Elle insiste sur le fait toutefois que la juridiction nationale doit :
- vérifier si cette faculté répond effectivement à une pénurie de logements destinés à la location de longue durée, constatée sur le territoire de ces communes ;
- s’assurer que cette même faculté s’avère adaptée à la situation du marché locatif local mais est également compatible avec l’exercice de l’activité de location. À cette fin, elle doit prendre en considération la sur-rentabilité généralement constatée de cette activité par rapport à la location de locaux destinés à l’habitation résidentielle ainsi que les modalités pratiques qui permettent de satisfaire à l’obligation de compensation dans la localité concernée, en s’assurant que cette obligation est susceptible d’être satisfaite par une pluralité de mécanismes de compensation qui répondent à des conditions de marché raisonnables, transparentes et accessibles.
L'Avocat général, dans ses conclusions, soulevait notamment le risque que ce mécanisme ne soit pas proportionné à l'égard des propriétaires non-professionnels.  

Exigences de clarté, non-ambiguïté et objectivité. Selon la Cour, le fait que la réglementation française ne définisse pas, notamment par des seuils chiffrés, la notion de « location d’un local meublé destiné à l’habitation de manière répétée pour de courtes durées à une clientèle de passage qui n’y élit pas domicile » ne méconnaît pas nécessairement ces exigences. Mais il est nécessaire que les autorités locales précisent les termes correspondant à cette notion d’une manière claire, non ambigüe et objective.

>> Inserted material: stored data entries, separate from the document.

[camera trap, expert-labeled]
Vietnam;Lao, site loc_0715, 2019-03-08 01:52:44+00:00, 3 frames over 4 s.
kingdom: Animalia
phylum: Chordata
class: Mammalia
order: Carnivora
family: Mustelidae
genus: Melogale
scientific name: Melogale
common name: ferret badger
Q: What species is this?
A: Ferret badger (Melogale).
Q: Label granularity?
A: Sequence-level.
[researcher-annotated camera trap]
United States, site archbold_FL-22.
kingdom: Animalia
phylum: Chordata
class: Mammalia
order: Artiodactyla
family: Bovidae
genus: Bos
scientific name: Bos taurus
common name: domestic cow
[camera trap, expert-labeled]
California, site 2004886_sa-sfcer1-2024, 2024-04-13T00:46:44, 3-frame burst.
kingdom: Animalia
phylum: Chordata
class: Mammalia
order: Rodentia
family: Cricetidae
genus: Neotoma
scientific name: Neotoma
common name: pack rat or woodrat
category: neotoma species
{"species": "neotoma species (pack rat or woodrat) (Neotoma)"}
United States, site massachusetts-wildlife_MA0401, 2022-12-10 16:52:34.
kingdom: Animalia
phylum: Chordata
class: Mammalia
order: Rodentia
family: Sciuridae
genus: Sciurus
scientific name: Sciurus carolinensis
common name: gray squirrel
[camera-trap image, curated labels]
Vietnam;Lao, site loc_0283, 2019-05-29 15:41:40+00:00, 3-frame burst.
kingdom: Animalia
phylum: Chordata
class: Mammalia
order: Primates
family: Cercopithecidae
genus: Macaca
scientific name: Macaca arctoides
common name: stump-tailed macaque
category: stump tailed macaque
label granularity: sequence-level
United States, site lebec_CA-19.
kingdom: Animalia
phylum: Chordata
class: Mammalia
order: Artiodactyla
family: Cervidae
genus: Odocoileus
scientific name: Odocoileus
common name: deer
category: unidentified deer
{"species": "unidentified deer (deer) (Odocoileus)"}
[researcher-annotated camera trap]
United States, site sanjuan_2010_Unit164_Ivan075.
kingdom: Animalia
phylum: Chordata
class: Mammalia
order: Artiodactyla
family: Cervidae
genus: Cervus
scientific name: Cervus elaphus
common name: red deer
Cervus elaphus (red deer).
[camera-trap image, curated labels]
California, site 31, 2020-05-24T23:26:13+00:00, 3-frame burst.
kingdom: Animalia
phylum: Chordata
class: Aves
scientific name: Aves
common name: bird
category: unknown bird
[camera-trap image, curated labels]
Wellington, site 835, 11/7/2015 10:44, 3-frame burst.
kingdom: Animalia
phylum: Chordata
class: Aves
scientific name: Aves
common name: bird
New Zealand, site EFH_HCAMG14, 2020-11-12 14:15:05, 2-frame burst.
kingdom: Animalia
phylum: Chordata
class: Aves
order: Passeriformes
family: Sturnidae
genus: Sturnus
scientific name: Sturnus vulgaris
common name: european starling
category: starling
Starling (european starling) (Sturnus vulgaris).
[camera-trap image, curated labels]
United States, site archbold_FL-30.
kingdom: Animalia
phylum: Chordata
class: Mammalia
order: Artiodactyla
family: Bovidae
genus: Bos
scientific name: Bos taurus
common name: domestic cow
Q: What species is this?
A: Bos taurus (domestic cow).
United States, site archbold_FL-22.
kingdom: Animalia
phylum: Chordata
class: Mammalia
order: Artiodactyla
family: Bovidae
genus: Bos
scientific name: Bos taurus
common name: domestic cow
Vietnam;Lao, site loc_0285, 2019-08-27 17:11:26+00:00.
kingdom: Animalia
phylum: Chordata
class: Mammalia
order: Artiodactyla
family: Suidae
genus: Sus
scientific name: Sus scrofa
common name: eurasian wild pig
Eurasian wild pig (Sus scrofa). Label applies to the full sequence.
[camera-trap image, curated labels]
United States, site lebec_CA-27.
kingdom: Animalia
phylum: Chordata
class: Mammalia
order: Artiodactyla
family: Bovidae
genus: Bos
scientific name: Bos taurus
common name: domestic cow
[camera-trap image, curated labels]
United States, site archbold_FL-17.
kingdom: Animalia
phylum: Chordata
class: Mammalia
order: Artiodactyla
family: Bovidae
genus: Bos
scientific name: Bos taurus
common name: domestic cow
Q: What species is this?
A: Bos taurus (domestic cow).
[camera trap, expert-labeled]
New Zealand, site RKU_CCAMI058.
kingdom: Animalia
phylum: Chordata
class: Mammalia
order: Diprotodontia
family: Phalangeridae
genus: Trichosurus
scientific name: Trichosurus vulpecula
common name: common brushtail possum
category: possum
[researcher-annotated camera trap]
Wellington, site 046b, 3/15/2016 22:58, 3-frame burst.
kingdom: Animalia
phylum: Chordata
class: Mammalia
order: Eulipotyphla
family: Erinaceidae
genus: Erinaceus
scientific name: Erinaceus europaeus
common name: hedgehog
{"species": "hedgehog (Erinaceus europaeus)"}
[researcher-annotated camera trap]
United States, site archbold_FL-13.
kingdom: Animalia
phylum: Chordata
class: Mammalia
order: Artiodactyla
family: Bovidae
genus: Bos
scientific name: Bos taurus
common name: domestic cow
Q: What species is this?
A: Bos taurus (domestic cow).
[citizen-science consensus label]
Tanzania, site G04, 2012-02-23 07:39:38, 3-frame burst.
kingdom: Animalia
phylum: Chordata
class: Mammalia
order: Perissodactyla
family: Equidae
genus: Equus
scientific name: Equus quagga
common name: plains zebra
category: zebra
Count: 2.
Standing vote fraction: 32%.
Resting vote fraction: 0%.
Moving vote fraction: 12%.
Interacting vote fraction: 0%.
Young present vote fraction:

Le fait que le législateur se limite à encadrer les modalités de détermination par une autorité locale des conditions d’octroi des autorisations prévues par un régime en renvoyant aux objectifs que cette autorité doit prendre en considération ne saurait, en principe, conduire à considérer que ces conditions d’octroi sont insuffisamment claires et objectives – tout particulièrement si la réglementation fixe les finalités devant être poursuivies par les autorités locales et les éléments objectifs en fonction desquels ces autorités doivent déterminer les conditions d’octroi.

Exigences de publicité préalable, transparence, accessibilité des conditions d’octroi des autorisations. La Cour rappelle qu’il suffit que tout propriétaire qui souhaite louer son logement sur Airbnb soit en mesure de prendre pleinement connaissance des conditions de délivrance d’une autorisation et de l’éventuelle obligation de compensation prévues par les autorités locales, préalablement à son engagement dans les activités de location. Or, l’affichage en maire et le la mise en ligne sur le site de la mairie, des comptes rendus des séances du conseil municipal permettent de remplir ces exigences.